9 thoughts on “CH-4143 Dornach: Ruine Dorneck”

  1. Ich finde es immer schön, wenn auch solche Ruinen erhalten werden!

    Habt einen schönen Sonntag….hier schüttet es grässlich und ist kühl.😦

    Liebe Grüße Eva

  2. An einem grauen Sonntagmorgen wecken solche Geschichten und Bilder die Sehnsucht nach dem Südwesten. Auch die Kräutlein auf dem Balkon, die aufs Einpflanzen warten, reisten heut gern ein paar hundert Kilometer nach Süden. Ich zieh meinen Pullover über und wärme mich mit Gedanken an besonnte Burggemäuer. Frohe Pfingsten!

    1. Hier ist das Wetter auch nicht viel besser. Dieses Jahr hab ich mir vorgenommen, die Kräuter erst nach den Eisheiligen zu kaufen. Auf dem warmen Fensterbrett holen sie den Rückstand schnell auf. Schönes Pfingstfest.
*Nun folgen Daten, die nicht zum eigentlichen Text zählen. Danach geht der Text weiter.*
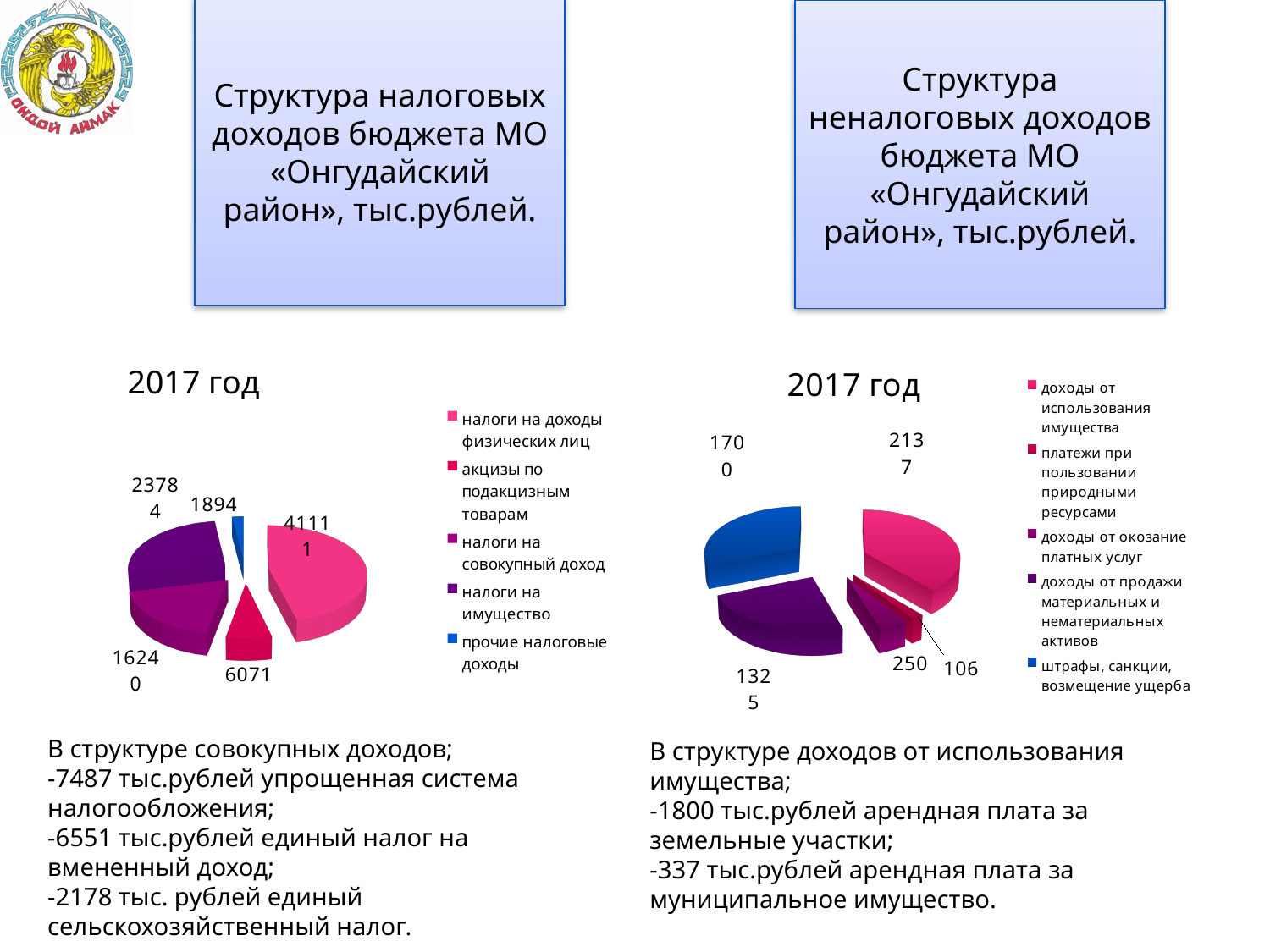
What kind of chart is the left chart titled "2017 год"? pie chart In the left pie chart, which category has the smallest slice? прочие налоговые доходы In the left pie chart, what is the difference between налоги на имущество (23784) and налоги на совокупный доход (16240)? 7544 In the right pie chart, which is larger: штрафы, санкции, возмещение ущерба or доходы от продажи материальных и нематериальных активов? штрафы, санкции, возмещение ущерба In the left pie chart, what is the value for налоги на доходы физических лиц? 41111 In the right pie chart, what is the value for штрафы, санкции, возмещение ущерба? 1700 In the left pie chart, what is the value for акцизы по подакцизным товарам? 6071 How many categories does the legend of the left pie chart list? 5 In the right pie chart, what is the difference between доходы от оказание платных услуг (250) and платежи при пользовании природными ресурсами (106)? 144 In the right pie chart, which category has the smallest slice? платежи при пользовании природными ресурсами In the right pie chart, which category has the largest slice? доходы от использования имущества In the left pie chart, which category has the largest slice? налоги на доходы физических лиц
  3. E Heimspiel grad‘ um en‘ Egge. Sogar s‘ Wätter kennt vo jetzt (zumindescht im Momänt) si.
    I wynsch dir/Eych scheeni Pfingschte !

  4. Ueblicherweise sehen wir Schloesser, Burgen, Herrschaftshaeuser bei Dir, aber auch Ruinen sind Zeitzeugen. Schade, dass durch Unruhen und Kriege viele Burgen verwuestet wurden, gerade auch durch die Franzosen, auch absolut unnoetig beim Abzug, wie bei der grossartigen Burg Hohentwiel bei Singen.